"Ingegnere per vocazione, fotografo per passione"
 

Ponti e frontiere

“… era un gran lavoro, c’era da montare un ponte sospeso, e io ho sempre pensato che i ponti è il piú bel lavoro che sia: perché si è sicuri che non ne viene del male a nessuno, anzi del bene, perché sui ponti passano le strade e senza le strade saremmo ancora come i selvaggi; insomma perché i ponti sono come l’incontrario delle frontiere e le frontiere è dove nascono le guerre.”

Primo Levi in “La chiave a stella”

Lavoro e felicità

“Se si escludono istanti prodigiosi e singoli che il destino ci può donare, l’amare il proprio lavoro (che purtroppo è privilegio di pochi) costituisce la migliore approssimazione concreta alla felicità sulla terra: ma questa à una verità che non molti conoscono.”

Primo Levi in “La chiave a stella”

Il mare

“Il mare non è altro che il veicolo di una esistenza soprannaturale e prodigiosa, è amore e movimento, è, come ha detto un vostro poeta, l’infinito vivente. (…) E grazie al mare che il mondo è per così dire cominciato e chissà che non finisca con il mare. Nel mare è la pace infinita (…).

Jules Verne in “Ventimila leghe sotto i mari”

La luce

“Diciamo spesso che l’architettura è spazio. A volte, quando cerchiamo di essere più precisi, citiamo Bruno Zevi e affermiamo che l’architettura è tempo e spazio, perché lo spazio è per sua natura incomprensibile se non lo si percorre nel tempo.

Ma c’è dell’altro – naturalmente, c’è sempre dell’altro – c’è qualcosa che circonda tutto, che accarezza ogni cosa, che lo avvolge e lo culla e lo definisce, quel tutto. C’è qualcosa a monte.

La luce.

La luce è tutto. La luce è al principio del tempo e dello spazio. La luce è il primo motore dell’architettura, l’unico che necessita di essere costantemente alimentato.

L’entità onnisciente che rende un’opera architettura. Perché l’architettura vide che la luce era cosa buona, e la uso per separare ciò che si deve fare da ciò che si deve evitare.”

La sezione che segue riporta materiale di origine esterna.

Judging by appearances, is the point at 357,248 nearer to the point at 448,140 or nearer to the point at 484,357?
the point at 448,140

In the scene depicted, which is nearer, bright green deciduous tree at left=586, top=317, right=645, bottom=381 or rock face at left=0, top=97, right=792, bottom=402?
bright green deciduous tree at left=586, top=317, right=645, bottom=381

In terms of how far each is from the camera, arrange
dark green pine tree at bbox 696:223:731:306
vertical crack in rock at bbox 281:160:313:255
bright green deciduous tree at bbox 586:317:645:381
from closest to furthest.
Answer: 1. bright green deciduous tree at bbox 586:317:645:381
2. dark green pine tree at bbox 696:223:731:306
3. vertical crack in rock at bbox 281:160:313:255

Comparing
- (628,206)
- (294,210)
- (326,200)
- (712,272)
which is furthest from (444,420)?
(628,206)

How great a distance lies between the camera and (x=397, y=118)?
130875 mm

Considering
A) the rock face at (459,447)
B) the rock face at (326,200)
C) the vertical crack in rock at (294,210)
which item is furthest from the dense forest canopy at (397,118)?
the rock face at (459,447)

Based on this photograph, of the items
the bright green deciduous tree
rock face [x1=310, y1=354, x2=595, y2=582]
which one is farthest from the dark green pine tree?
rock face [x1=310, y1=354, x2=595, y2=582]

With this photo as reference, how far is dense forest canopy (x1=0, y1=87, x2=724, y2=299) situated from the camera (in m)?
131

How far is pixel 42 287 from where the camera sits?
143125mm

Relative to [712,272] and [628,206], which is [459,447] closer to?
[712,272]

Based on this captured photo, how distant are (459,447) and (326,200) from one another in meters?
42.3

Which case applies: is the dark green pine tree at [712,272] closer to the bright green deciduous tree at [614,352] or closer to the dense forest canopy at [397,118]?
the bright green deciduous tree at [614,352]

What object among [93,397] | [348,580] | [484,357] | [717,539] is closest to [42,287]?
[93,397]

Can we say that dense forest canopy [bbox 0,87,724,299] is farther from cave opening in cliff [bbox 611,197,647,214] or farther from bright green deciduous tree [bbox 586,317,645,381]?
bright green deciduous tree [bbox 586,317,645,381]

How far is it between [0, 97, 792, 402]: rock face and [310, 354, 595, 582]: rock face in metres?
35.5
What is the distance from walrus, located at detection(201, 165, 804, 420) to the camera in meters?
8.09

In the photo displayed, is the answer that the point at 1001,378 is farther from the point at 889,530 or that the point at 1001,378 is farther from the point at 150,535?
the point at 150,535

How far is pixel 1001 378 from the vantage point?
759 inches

Perdo Torrijos in “Territori improbabili” parlando del Museo Ebraico di Berlino

Case abbandonate

“Le case si capisce subito che sono abbandonate quando sembrano finalmente stare bene con tutto quello che c’è intorno, e prendono i colori dell’erba, della pioggia, del vento, delle cortecce, dei sassi, dei rovi e della terra; quando sembrano ancora più leggere, anche se a mettere radici imparano dagli alberi.
(…)
Tutto questo non è subito, che le case abbandonate iniziano a star bene con quello che hanno attorno solo dopo un periodo di tristezza in cui sembrano soltanto case vuote in attesa di un ritorno. Succede appena dopo l’abbandono, quando le cose aspettano ancora qualcuno che le sposti, le tocchi e le guardi; le porte e le finestre qualcuno ad aprirle e a chiuderle, il fuoco nel camino e nelle stufe a riscaldare ancora, le luci accendersi e poi spegnersi, i vestiti a infilarsi addosso, il silenzio ad aspettare i passi, il brusio delle voci, gli specchi a specchiare i corpi, i vetri ad appannarsi di fiati, riverberare le luci. C’è un silenzio fermo, ricamato da tanti piccoli rumori, tutto è lì che ancora aspetta chi abitava la casa.
Hanno pazienza le cose delle case abbandonate ma poi si stancano…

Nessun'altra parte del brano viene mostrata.